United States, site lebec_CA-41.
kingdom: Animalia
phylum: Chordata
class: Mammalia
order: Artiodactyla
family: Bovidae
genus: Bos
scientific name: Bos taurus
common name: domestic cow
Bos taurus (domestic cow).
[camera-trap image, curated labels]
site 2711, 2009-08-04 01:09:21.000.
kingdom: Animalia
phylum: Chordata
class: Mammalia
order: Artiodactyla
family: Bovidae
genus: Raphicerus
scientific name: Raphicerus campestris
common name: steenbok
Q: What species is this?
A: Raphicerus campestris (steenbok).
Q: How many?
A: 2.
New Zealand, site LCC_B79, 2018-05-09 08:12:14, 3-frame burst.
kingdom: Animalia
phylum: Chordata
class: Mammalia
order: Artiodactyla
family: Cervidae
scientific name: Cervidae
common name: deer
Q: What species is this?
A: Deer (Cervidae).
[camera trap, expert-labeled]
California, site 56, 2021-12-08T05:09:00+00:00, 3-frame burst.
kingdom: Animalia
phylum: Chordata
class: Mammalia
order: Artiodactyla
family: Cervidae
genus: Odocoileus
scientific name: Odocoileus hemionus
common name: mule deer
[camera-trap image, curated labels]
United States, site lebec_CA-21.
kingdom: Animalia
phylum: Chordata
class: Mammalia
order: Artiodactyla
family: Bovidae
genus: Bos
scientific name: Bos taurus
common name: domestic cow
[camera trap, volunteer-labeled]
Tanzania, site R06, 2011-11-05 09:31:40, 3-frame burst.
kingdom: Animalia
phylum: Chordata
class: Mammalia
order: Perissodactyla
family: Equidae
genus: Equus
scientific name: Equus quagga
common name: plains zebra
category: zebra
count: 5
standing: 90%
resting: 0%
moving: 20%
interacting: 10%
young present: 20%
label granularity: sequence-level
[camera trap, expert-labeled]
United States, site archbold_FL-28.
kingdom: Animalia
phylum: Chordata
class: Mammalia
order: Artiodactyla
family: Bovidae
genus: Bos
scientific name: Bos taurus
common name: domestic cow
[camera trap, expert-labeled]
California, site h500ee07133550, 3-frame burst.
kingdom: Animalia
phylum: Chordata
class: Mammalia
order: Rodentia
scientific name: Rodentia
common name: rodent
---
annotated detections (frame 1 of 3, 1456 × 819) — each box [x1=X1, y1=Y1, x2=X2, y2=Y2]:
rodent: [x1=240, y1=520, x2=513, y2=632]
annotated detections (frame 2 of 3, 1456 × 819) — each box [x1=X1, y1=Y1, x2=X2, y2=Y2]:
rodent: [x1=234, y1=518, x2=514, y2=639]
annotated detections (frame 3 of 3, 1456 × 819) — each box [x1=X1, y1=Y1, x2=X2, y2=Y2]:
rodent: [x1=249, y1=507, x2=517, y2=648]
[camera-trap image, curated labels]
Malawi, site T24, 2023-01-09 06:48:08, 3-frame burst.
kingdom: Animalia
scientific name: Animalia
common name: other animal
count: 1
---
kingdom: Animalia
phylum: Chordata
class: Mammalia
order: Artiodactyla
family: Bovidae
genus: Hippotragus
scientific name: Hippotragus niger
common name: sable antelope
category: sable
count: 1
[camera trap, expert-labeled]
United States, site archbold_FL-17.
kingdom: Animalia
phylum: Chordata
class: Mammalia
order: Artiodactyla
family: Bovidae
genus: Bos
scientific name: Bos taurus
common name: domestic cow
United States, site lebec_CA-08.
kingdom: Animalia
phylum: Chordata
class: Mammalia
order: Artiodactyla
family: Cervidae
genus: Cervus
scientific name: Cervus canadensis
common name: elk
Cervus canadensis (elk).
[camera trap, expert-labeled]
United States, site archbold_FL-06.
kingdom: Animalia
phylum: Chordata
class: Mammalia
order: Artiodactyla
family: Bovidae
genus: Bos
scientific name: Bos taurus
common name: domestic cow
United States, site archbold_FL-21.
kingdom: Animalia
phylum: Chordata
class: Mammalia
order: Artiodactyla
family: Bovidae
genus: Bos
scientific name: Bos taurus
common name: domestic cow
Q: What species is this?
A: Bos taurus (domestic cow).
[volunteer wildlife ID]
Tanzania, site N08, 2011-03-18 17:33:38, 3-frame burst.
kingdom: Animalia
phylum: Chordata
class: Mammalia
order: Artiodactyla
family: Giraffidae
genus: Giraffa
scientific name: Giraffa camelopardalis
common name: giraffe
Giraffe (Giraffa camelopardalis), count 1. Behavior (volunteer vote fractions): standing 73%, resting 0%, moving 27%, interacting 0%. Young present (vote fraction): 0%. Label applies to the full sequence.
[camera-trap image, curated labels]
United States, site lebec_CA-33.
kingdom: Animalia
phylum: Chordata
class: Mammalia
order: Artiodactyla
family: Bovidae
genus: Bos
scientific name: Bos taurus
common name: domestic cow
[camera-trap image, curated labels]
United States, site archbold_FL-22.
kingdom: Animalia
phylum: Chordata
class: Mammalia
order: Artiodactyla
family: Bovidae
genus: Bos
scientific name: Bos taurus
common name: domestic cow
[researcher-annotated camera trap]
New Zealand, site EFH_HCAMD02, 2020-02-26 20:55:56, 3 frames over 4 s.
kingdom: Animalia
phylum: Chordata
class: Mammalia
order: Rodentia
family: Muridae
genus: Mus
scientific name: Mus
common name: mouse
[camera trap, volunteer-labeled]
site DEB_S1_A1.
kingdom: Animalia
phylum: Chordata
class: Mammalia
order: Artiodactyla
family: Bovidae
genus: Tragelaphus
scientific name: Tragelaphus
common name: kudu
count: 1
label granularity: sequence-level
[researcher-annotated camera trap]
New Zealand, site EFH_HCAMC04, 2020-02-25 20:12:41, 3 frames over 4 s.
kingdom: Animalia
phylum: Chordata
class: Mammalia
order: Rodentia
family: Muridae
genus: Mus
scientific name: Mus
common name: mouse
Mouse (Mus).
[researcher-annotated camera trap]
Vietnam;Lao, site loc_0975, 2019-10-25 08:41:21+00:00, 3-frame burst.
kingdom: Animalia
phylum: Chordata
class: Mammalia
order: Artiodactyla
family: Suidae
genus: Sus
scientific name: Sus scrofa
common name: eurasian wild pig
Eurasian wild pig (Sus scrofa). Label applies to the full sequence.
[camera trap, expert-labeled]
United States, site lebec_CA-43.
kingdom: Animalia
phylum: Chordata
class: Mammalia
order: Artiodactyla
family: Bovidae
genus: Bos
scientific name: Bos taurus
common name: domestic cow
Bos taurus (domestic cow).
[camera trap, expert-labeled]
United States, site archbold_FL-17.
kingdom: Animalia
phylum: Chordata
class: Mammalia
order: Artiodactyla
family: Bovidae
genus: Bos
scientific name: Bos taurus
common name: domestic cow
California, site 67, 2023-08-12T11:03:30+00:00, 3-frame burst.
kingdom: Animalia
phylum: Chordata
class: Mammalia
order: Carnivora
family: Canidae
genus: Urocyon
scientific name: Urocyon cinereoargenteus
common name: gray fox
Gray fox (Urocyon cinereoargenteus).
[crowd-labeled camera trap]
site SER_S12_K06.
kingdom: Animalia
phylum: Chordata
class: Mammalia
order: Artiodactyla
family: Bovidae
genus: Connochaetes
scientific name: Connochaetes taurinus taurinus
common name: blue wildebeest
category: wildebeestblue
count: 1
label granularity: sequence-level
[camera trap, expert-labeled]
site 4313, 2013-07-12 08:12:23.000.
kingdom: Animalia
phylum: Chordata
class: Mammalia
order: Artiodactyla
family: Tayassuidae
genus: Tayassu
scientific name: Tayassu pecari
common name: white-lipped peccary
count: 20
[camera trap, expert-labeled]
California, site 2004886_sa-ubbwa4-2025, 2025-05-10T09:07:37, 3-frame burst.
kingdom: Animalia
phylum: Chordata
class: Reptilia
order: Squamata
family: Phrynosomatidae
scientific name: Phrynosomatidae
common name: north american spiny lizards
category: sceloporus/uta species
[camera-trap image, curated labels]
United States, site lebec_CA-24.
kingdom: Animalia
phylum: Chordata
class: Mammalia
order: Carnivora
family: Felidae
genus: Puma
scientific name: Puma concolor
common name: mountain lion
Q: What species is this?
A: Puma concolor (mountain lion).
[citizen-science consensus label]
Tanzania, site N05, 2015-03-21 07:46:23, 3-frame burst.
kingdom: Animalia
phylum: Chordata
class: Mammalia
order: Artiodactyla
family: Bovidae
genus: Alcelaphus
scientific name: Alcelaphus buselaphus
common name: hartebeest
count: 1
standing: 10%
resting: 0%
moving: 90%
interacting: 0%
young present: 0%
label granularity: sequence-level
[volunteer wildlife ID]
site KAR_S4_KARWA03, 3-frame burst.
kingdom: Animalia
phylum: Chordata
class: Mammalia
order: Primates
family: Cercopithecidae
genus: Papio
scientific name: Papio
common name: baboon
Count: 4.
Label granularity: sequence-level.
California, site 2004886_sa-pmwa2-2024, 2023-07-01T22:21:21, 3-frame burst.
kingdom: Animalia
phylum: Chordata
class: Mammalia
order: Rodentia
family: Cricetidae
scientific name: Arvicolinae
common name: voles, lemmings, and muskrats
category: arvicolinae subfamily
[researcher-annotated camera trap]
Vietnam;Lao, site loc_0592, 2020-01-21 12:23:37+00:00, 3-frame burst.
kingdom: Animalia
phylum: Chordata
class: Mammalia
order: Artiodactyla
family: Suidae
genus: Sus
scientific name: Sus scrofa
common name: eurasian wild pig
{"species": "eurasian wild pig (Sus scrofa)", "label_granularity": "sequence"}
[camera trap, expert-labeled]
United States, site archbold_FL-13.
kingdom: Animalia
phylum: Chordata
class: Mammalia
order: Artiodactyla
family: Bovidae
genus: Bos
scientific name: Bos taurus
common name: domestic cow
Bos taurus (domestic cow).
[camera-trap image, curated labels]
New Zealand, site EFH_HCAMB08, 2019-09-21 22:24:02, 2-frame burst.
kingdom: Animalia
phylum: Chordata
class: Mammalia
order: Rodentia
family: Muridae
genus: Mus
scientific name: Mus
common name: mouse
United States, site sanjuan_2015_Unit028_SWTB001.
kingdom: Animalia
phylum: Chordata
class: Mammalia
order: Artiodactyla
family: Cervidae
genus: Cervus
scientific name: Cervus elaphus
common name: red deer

════════════════════

> [WORK INSTRUCTIONS] Check each line above for the word "Zealand" and copy the ones that have it.

> [SOLUTION TO THIS TASK]
New Zealand, site LCC_B79, 2018-05-09 08:12:14, 3-frame burst.
New Zealand, site EFH_HCAMD02, 2020-02-26 20:55:56, 3 frames over 4 s.
New Zealand, site EFH_HCAMC04, 2020-02-25 20:12:41, 3 frames over 4 s.
New Zealand, site EFH_HCAMB08, 2019-09-21 22:24:02, 2-frame burst.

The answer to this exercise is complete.